Muchas cosas ocurren en un corto lapso: la mirada de Eleven encuentra la suya, y Henry ve en ella un absoluto terror. Duda a qué se debe, hasta que su mirada ansiosa se dirige hacia los niños.
Su miedo, evidente ahora, lo obliga a detenerse.
Eleven teme al rechazo de los demás niños, sí.
Pero lo que más teme…
Lo que más teme es que Henry decida «ocuparse» del problema que supone la exposición del secreto de ambos acabando con la vida de todos estos niños.

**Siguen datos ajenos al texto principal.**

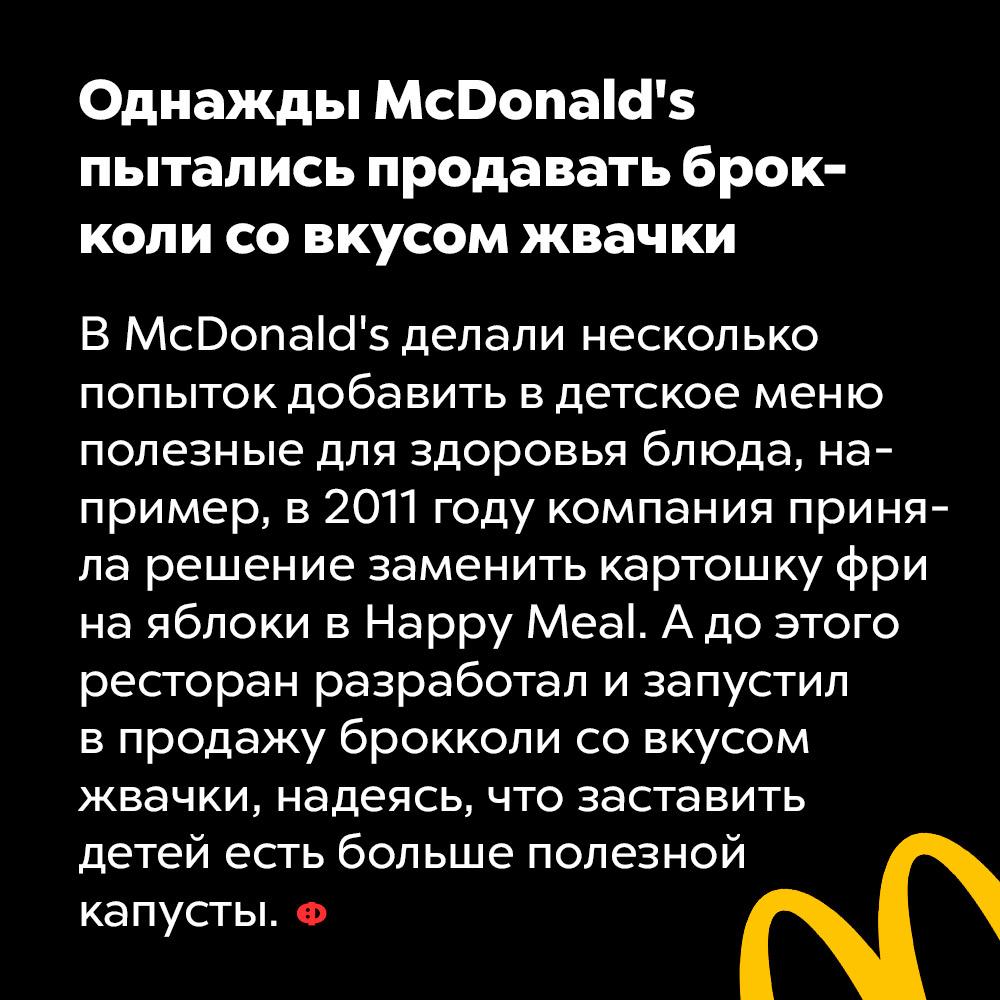 Однажды McDonald's пытались продавать брокколи совкусом жвачки. В McDonald's делали несколько попыток добавить в детское меню полезные для здоровья блюда, например, в 2011 году компания приняла решение заменить картошку фри на яблоки в Happy Meal. А до этого ресторан разработал и запустил в продажу брокколи со вкусом жвачки, надеясь, что это заставит детей есть больше полезной капусты.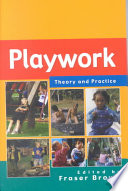 Playwork Theory And Practice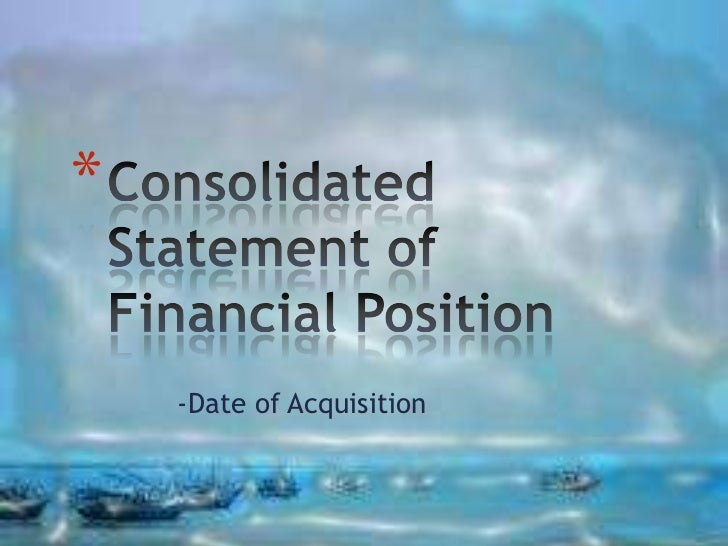 *    -Date of Acquisition
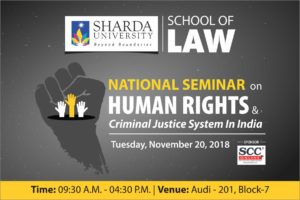 "School of Law, Sharda University is organizing National Seminar on ""Human Rights & Criminal Justice System in India"" on Tuesday, 20th November, 2018. @ 201, Auditorium, School of Law 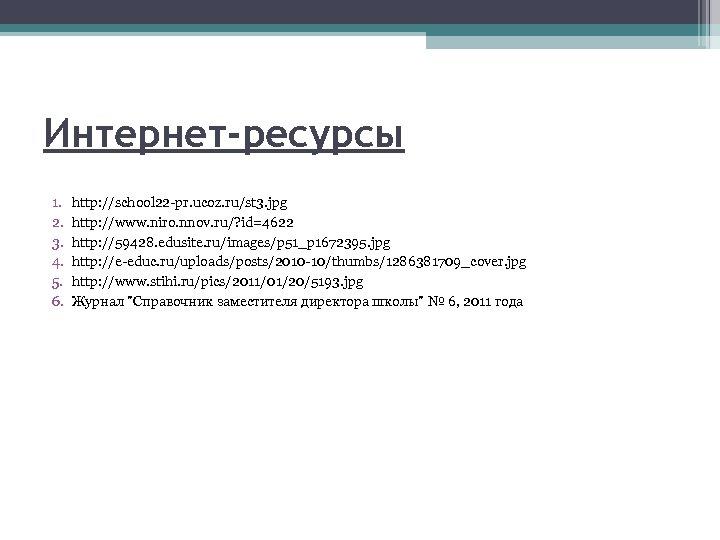Интернет-ресурсы 1. 2. 3. 4. 5. 6. http: //school 22 -pr. ucoz. ru/st 3.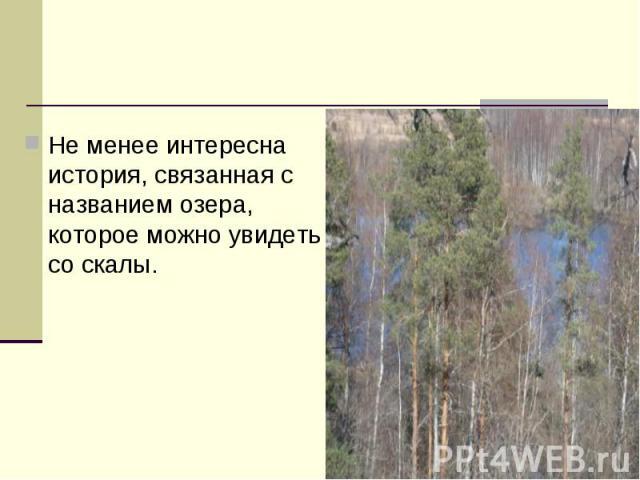 Не менее интересна история, связанная с названием озера, которое можно увидеть со скалы.
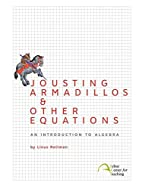 Jousting Armadillos & Other Equations: An…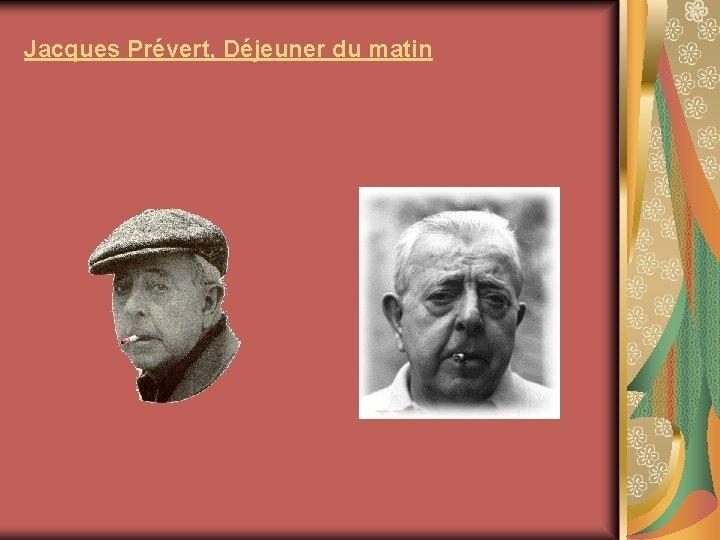 Jacques Prvert Djeuner du matin Jacques Prvert Djeuner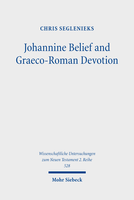 Johannine Belief and Graeco-Roman Devotion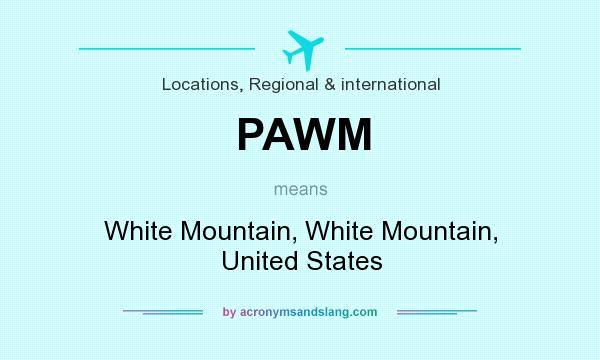 What does PAWM mean? It stands for White Mountain, White Mountain, United States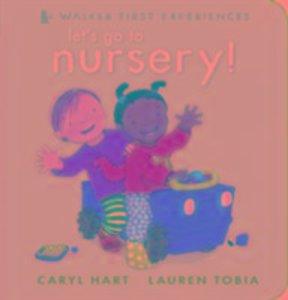 Let\'s Go to Nursery!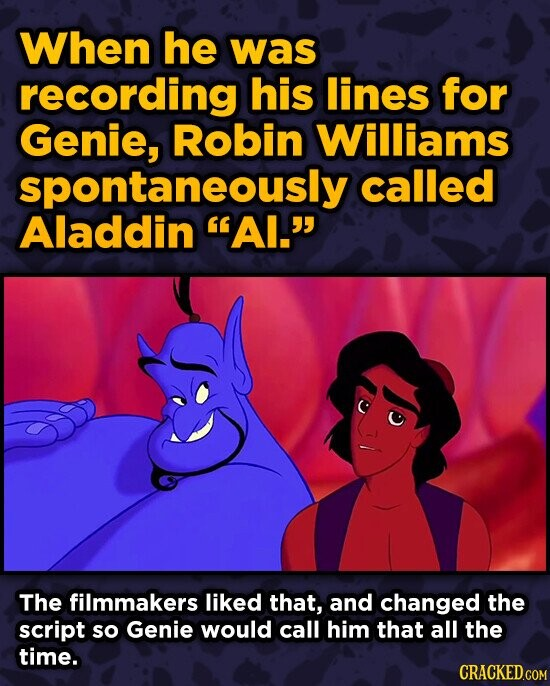 When he was recording his lines for Genie, Robin Williams spontaneously called Aladdin AI. The filmmakers liked that, and changed the script so Geni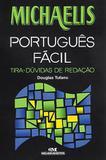 Michaelis portugues facil - tira-duvidas de redacao - Melhoramentos
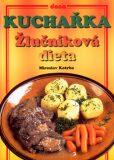 Kuchařka Žlučníková dieta - Vladimír Doležal, ...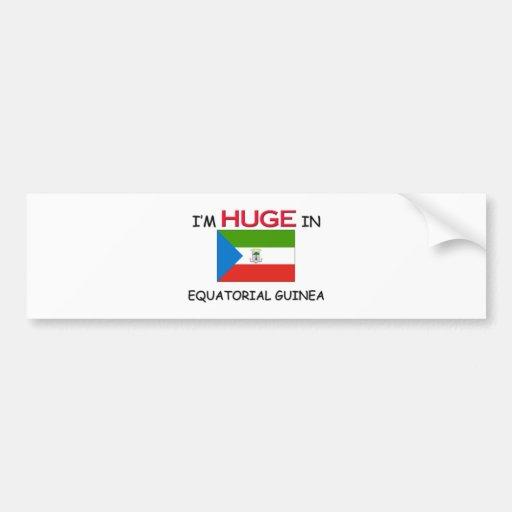 I'm HUGE In EQUATORIAL GUINEA Bumper Stickers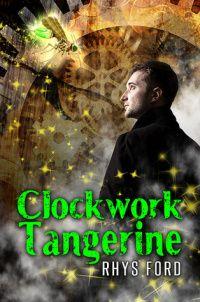 Clockwork Tangerine by Rhys Ford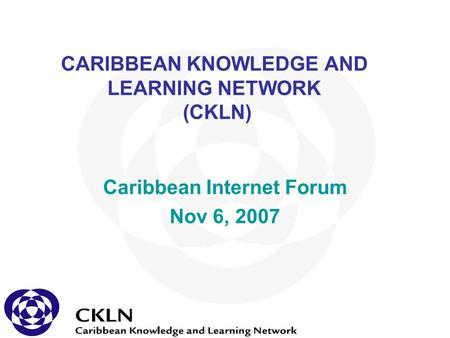 CARIBBEAN KNOWLEDGE AND LEARNING NETWORK (CKLN) Caribbean Internet Forum Nov 6, 2007.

Sí; Eleven no es tonta. Aunque sabe que Henry no la lastimaría —al menos, él quiere creer que lo sabe—, sí sabe que es capaz de todo con tal de protegerse a sí mismo, así como a ella.
¿Lo habría hecho? ¿Habría asesinado a todos y cada uno de estos niños, si ello garantizase la seguridad de los dos? Incluso considerando las complicaciones que esto supondría —agregar, posiblemente, a la lista de asesinatos a sus padres o cuidadores y a cualquier transeúnte curioso, además de disponer de sus cuerpos—, Henry no está seguro de la respuesta.
De lo que sí está seguro es de que, con Eleven dedicándole esa mirada aterrorizada, sus antiguos métodos no son, ahora, una opción aceptable.
Antes de que pueda decirle nada, sin embargo, uno de los chiquillos —un pelirrojo con el rostro repleto de pecas— exclama:
—¡¿Vieron eso?!
Eleven se gira bruscamente hacia el niño que ha hablado. Henry siente que su corazón ha subido hasta su garganta. Antes de que él o Eleven puedan desviar la atención, inventar algo, en fin, reaccionar de alguna manera, el niño vuelve a exclamar:
—¡El tiene superpoderes…!
El resto de los niños empiezan a saltar y a gritar, sus voces chillonas llenas de emoción. Henry frunce el ceño, confundido, y no llega a ver la expresión de Eleven antes de que todos los niños se le lancen encima y la abracen, maravillados por —en sus palabras— los «superpoderes» de su nueva amiga.
—¡Eres fantástica!
—¡¿Me enseñas cómo lo hiciste?!
—¡¿También tienes superfuerza?!
Las preguntas no paran, y Henry piensa que pronto deberá intervenir para rescatarla de tantos cuestionamientos…, hasta que la escucha reír.
Si el haberla visto sonreír por primera vez lo hubo impactado, esto, sencillamente, lo ha destruido: su risa es aguda, tímida, pero sincera.
La risa de una niña cualquiera: una niña feliz, aceptada, querida por los demás.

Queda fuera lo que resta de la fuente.